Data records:
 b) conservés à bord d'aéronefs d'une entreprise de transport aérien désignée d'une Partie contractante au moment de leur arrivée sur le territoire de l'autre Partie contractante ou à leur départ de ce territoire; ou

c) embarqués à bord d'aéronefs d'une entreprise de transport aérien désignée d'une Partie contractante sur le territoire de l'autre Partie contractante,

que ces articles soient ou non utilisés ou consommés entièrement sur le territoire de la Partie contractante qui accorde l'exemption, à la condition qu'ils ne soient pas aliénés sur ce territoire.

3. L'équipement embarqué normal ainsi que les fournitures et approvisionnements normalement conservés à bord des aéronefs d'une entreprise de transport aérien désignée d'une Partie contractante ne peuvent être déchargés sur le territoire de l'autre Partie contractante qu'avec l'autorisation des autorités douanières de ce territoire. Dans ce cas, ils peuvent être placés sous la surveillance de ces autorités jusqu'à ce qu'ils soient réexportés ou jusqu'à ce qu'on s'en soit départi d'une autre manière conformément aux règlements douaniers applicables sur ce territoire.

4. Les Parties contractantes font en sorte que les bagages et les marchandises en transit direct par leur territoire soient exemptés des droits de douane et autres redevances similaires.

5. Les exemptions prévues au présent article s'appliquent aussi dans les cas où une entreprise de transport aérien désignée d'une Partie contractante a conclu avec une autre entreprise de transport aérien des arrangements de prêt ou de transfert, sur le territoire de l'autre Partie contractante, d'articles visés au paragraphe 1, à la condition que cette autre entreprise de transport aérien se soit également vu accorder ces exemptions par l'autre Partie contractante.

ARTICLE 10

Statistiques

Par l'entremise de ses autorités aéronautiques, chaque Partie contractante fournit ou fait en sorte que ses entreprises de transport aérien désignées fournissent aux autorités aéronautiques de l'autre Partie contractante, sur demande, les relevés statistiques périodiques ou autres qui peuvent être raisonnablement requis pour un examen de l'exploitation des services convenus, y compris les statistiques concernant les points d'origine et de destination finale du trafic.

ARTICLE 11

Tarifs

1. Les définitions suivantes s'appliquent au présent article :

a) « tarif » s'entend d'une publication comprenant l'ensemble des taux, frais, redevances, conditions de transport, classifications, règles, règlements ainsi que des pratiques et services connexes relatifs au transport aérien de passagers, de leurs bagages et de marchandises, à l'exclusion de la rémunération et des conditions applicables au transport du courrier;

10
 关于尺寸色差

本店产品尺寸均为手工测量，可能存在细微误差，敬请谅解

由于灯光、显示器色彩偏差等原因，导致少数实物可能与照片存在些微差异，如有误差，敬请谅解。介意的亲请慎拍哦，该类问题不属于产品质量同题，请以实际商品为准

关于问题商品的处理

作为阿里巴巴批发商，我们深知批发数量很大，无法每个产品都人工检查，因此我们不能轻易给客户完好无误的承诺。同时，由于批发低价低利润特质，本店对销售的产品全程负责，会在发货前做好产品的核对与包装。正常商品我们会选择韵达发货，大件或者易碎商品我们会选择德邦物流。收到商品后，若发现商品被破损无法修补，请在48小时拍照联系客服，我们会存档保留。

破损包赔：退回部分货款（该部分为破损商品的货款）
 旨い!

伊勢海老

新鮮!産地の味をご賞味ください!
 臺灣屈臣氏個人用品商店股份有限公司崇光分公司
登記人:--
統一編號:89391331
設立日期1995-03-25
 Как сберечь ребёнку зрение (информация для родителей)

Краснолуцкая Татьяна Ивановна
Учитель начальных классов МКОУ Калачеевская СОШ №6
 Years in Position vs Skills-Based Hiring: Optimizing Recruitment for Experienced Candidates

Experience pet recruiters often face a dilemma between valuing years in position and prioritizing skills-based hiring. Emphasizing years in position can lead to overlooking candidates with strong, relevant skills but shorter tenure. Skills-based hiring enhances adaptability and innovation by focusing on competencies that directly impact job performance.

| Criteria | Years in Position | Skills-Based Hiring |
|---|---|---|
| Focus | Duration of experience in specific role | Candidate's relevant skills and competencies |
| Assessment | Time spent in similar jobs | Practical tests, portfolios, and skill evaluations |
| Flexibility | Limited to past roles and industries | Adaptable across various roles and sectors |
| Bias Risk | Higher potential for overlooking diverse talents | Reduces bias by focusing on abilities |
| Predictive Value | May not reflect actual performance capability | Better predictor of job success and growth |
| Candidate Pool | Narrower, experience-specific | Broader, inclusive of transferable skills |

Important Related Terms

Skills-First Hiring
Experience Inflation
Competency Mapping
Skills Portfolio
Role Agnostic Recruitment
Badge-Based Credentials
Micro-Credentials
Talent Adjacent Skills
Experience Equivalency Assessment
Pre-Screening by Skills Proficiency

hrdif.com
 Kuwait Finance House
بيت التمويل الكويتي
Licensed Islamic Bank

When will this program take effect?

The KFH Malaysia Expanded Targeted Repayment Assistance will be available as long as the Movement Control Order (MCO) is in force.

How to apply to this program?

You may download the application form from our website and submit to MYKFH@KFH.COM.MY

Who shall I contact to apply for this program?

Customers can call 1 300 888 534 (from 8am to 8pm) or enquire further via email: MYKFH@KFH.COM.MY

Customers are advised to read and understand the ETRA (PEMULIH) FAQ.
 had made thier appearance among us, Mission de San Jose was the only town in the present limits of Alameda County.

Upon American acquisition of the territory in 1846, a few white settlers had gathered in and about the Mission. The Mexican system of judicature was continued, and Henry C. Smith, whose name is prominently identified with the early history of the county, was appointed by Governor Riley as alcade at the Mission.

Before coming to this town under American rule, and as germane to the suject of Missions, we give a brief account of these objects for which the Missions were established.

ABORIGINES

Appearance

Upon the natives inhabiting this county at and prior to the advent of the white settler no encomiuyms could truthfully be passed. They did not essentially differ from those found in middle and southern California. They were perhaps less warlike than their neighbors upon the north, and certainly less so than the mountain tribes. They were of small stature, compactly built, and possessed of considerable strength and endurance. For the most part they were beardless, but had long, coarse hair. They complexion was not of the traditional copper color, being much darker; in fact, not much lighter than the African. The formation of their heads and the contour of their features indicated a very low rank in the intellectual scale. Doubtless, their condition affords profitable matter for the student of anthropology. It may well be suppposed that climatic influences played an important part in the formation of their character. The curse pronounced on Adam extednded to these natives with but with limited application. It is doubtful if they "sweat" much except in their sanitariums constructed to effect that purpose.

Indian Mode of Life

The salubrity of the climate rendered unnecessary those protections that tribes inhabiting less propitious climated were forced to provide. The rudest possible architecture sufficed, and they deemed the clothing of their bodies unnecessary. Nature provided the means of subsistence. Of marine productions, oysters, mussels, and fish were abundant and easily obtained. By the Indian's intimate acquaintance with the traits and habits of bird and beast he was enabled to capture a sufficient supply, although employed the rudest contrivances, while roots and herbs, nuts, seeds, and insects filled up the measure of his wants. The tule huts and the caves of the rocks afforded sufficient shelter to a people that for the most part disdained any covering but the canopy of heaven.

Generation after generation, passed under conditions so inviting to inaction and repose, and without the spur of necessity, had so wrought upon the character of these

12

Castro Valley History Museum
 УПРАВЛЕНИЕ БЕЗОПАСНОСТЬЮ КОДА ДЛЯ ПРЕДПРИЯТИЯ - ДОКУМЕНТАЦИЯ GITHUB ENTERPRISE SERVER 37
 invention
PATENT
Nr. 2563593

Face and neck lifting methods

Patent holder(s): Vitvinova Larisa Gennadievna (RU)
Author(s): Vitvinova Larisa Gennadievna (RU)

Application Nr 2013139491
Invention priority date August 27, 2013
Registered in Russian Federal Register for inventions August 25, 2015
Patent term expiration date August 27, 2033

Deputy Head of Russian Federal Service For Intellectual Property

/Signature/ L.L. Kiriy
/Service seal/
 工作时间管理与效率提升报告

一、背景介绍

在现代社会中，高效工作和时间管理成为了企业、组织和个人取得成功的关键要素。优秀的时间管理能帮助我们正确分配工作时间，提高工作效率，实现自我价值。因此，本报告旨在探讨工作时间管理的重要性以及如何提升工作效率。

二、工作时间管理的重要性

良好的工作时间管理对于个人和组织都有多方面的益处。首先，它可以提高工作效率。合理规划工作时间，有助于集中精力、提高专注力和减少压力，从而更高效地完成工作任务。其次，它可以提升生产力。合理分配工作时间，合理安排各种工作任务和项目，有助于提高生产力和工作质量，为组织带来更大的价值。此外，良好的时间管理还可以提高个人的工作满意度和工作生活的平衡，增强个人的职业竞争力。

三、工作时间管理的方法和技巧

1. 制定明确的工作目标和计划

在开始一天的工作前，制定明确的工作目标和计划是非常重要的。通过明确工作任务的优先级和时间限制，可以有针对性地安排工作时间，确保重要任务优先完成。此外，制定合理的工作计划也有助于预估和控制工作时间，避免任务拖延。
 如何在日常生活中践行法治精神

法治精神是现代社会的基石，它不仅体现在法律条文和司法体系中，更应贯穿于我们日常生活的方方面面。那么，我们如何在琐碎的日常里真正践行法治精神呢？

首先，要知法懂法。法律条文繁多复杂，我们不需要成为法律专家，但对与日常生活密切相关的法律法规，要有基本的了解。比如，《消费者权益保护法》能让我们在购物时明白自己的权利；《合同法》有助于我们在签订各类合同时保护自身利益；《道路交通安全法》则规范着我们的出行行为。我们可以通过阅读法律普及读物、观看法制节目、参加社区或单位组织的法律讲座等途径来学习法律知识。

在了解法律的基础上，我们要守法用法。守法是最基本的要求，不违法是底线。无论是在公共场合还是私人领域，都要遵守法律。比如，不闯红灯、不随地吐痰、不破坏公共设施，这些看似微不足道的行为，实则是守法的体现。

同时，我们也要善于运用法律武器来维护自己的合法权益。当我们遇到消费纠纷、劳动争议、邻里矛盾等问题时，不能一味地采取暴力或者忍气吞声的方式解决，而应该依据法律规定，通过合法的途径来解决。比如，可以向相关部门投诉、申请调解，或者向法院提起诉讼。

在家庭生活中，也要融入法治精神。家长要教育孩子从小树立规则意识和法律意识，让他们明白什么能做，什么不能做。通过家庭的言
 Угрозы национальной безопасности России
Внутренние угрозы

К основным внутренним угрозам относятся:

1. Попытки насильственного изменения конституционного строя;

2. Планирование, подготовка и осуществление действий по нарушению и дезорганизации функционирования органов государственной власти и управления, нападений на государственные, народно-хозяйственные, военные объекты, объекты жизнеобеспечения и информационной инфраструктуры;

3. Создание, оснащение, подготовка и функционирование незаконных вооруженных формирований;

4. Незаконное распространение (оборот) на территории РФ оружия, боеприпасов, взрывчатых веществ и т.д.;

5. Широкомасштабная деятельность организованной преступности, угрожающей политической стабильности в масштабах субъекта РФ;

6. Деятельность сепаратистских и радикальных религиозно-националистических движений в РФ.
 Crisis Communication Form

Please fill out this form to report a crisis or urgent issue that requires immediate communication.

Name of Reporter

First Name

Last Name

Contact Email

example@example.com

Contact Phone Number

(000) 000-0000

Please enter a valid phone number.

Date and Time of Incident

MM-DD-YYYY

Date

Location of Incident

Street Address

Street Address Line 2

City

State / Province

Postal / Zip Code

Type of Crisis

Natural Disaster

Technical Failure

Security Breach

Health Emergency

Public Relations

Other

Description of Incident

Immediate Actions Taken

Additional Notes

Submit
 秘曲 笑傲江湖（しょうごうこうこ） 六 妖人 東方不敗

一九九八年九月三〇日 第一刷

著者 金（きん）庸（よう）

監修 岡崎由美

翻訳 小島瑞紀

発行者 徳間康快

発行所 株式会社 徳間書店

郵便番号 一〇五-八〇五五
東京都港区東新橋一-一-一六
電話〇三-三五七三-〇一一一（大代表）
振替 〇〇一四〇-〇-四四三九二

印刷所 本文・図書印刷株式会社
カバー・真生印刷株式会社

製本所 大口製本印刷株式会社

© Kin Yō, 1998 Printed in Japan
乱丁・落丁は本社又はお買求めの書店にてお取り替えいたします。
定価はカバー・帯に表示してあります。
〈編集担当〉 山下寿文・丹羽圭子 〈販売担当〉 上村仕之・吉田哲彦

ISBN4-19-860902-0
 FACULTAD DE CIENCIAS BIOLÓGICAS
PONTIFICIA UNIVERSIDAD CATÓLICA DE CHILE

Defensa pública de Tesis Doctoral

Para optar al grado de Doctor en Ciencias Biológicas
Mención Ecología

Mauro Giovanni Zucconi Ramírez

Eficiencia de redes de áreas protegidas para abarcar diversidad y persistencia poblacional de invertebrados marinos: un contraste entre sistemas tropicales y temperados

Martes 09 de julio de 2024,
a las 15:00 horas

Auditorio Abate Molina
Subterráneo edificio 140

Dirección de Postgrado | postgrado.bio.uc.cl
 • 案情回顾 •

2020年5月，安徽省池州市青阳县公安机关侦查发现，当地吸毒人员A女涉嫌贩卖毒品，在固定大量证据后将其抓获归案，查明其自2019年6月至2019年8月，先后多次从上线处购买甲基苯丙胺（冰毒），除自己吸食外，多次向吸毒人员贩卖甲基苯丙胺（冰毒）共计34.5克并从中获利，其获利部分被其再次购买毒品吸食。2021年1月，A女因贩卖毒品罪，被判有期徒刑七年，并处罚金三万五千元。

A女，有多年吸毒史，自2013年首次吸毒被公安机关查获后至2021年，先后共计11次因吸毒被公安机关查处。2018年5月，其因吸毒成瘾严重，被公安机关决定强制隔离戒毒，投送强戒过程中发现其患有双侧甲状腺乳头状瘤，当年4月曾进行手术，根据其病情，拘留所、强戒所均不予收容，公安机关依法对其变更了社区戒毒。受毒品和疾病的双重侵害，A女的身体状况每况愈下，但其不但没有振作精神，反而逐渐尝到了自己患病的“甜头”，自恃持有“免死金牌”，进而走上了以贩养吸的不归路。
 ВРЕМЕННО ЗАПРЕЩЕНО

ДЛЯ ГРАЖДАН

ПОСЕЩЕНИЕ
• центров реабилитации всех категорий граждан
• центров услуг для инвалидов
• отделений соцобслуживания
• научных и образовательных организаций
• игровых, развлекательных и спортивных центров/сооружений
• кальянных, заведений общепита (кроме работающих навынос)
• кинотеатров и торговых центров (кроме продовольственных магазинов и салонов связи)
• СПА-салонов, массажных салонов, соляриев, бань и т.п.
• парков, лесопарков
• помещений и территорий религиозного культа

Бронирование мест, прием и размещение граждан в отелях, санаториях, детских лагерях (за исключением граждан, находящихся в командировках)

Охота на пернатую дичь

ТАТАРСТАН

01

▸ EXERCISE INSTRUCTIONS: Copy the lines of the data above exactly as written, beginning with the line containing "Public Relations" and ending with the line containing "定価はカバー・帯に表示してあります。", and leave out all other lines.

▸ EXERCISE ANSWER:
Public Relations

Other

Description of Incident

Immediate Actions Taken

Additional Notes

Submit
 秘曲 笑傲江湖（しょうごうこうこ） 六 妖人 東方不敗

一九九八年九月三〇日 第一刷

著者 金（きん）庸（よう）

監修 岡崎由美

翻訳 小島瑞紀

発行者 徳間康快

発行所 株式会社 徳間書店

郵便番号 一〇五-八〇五五
東京都港区東新橋一-一-一六
電話〇三-三五七三-〇一一一（大代表）
振替 〇〇一四〇-〇-四四三九二

印刷所 本文・図書印刷株式会社
カバー・真生印刷株式会社

製本所 大口製本印刷株式会社

© Kin Yō, 1998 Printed in Japan
乱丁・落丁は本社又はお買求めの書店にてお取り替えいたします。
定価はカバー・帯に表示してあります。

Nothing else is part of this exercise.